▶ **REQUIRED TASKS**
1 > Which people does the news report on redacted lead poisoning emails identify by name?
2 > Can you copy the part of the news report on redacted lead poisoning emails between "Washington Attorney Charles" and "to the newspaper.", inclusive?

BALTIMORE (AP) -- Open government advocates are criticizing blacked-out emails from the Maryland attorney general's office in a state health department report on the destruction of lead poisoning records.

An assistant attorney general emailed a supervisor saying a supporter of Attorney General Doug Gansler's gubernatorial aspirations was upset at the destruction. The Baltimore Sun reported Thursday that it obtained the redacted email and was able to restore the text.

The inspector general's report found blood test records of children with lead poisoning were being destroyed even though they were being sought by the children's attorneys through court subpoenas or public information requests. The redacted portions were deemed "attorney work product" under the Maryland Public Information Act, said Wendy Kronmiller, chief of staff to Dr. Joshua M. Sharfstein, secretary of the state Department of Health and Human Services.

Washington Attorney Charles Tobin, who has represented The Sun, said that exemption should only protect thoughts on legal strategy, not politics.

"When it comes to government lawyers and public records law, the work product exemption should be construed narrowly," Tobin said in an email to the newspaper.

Susan Wichmann, executive director of Common Cause Maryland, said the report raises questions about whether government is working for the people.

"People need to have faith the government is doing the people's business and that it's not being done at the behest of special political interests," Wichmann said. "It raises questions in people's minds when they hear things like this."

Gansler said he does not know the attorney who described himself as a political supporter nor the attorney on his staff who sent the email. Gansler said the attorney on his staff acted properly to preserve the records. He said people routinely claim to have connections to him, but that doesn't influence his staff.

"Their job is to adjudicate the facts of each case based on the facts of the particular case and the law that applies to the case," Gansler said.

▶ **DATASET EXCERPT**
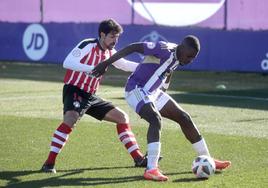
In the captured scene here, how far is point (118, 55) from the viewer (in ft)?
30.8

▶ **RESPONSES PER TASK**
1 >
Doug Gansler
Wendy Kronmiller
Joshua M. Sharfstein
Charles Tobin
Susan Wichmann

2 >
Washington Attorney Charles Tobin, who has represented The Sun, said that exemption should only protect thoughts on legal strategy, not politics.

"When it comes to government lawyers and public records law, the work product exemption should be construed narrowly," Tobin said in an email to the newspaper.